• Passage for review:
Project description:Analysis of patient-specific nucleotide variants is a cornerstone of personalised medicine. Although only 2% of the genomic sequence is protein-coding, mutations occurring in these regions have the potential to influence protein structure and may have severe impact on disease aetiology. Of special importance are variants that affect modifiable amino acid residues, as protein modifications involved in signal transduction networks cannot be analysed by genomics. Proteogenomics enables analysis of proteomes in context of patient- or tissue-specific non-synonymous nucleotide variants. Here, we developed a proteogenomics workflow and applied it to study resistance to serine/threonine-protein kinase B-raf (BRAF) inhibitor (BRAFi) vemurafenib in malignant melanoma cell line A375. This approach resulted in high identification and quantification of non-synonymous nucleotide variants and (phospho)proteins. We integrated multi-omic datasets to reconstruct the perturbed signalling networks associated with BRAFi resistance and to predict drug therapies with the potential to disrupt BRAFi resistance mechanism in A375 cells. Notably, we showed that aurora kinase A (AURKA) inhibition is effective and specific against BRAFi resistant A375 cells. Furthermore, we investigated nucleotide variants that interfere with protein post-translational modification (PTM) status and potentially influence cell signalling. Mass spectrometry (MS) measurements confirmed variant-driven PTM changes in 12 proteins; among them was the runt-related transcription factor 1 (RUNX1) displaying a variant on a known phosphorylation site S(Ph)276L. We confirmed the loss of phosphorylation site by MS and demonstrated the impact of this variant on RUNX1 interactome.

• Task goal:
Condense the paragraph beginning "Project description" of the project description into a short bulleted list that keeps its main facts. Nothing in the records is needed for the work here.

• Supplied records:
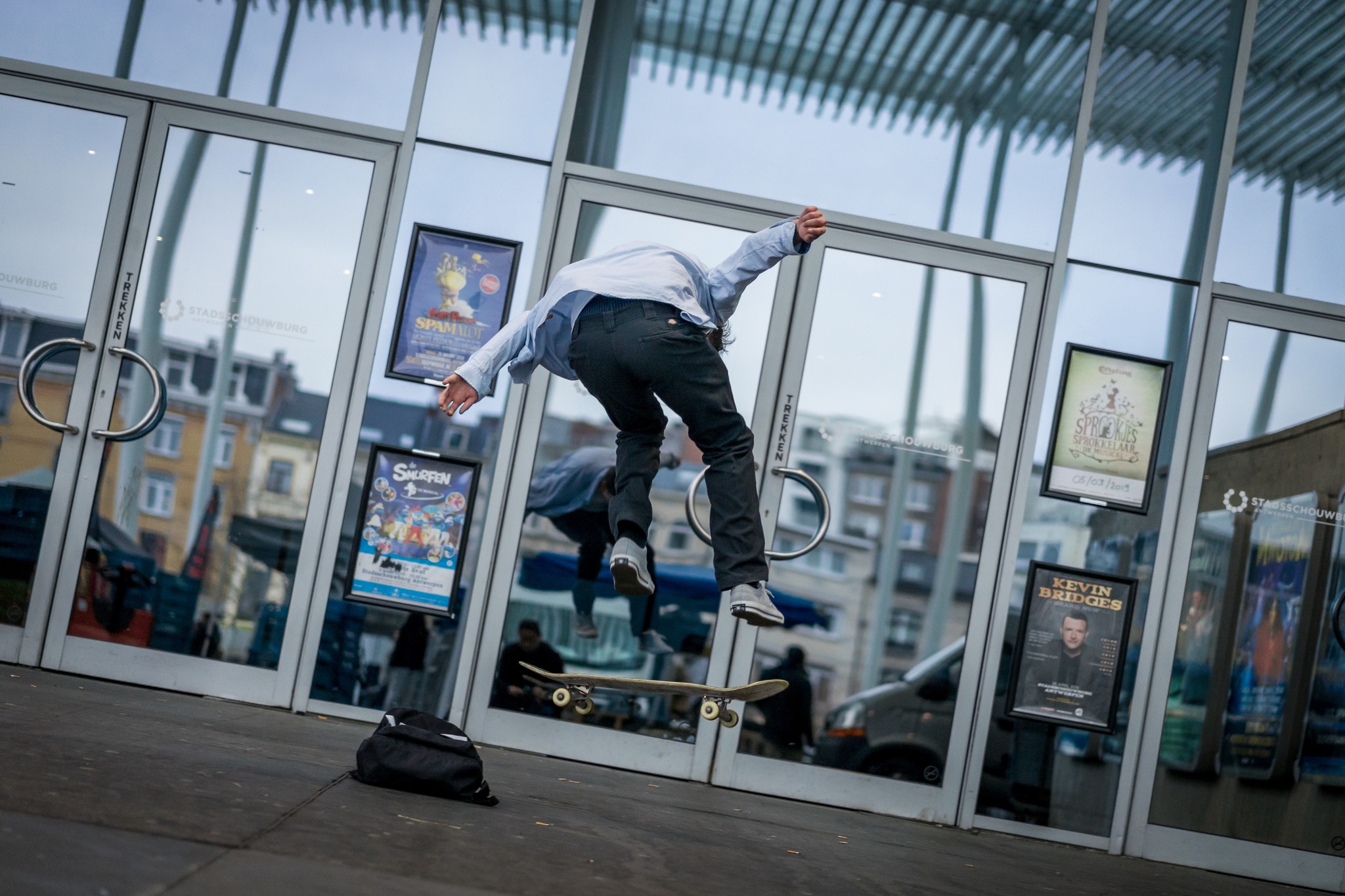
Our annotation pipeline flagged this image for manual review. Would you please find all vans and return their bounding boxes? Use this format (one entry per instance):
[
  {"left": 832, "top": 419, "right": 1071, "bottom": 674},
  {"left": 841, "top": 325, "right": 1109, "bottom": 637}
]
[{"left": 819, "top": 634, "right": 1054, "bottom": 823}]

• Answer section:
- Only 2% of the genome codes for protein, but mutations there can alter protein structure and affect disease.
- Variants that hit modifiable amino acid residues are especially important, since genomics cannot analyze protein modifications in signaling networks.
- A proteogenomics workflow was developed and applied to resistance to the BRAF inhibitor vemurafenib in the melanoma cell line A375.
- It identified and quantified many non-synonymous nucleotide variants and (phospho)proteins.
- Multi-omic data were combined to reconstruct the perturbed signaling networks and predict drugs that could disrupt resistance.
- AURKA inhibition proved effective and specific against BRAFi-resistant A375 cells.
- Mass spectrometry confirmed variant-driven PTM changes in 12 proteins.
- One of them, RUNX1, carries the variant S(Ph)276L at a known phosphorylation site. Its loss of phosphorylation was confirmed, and the variant was shown to affect the RUNX1 interactome.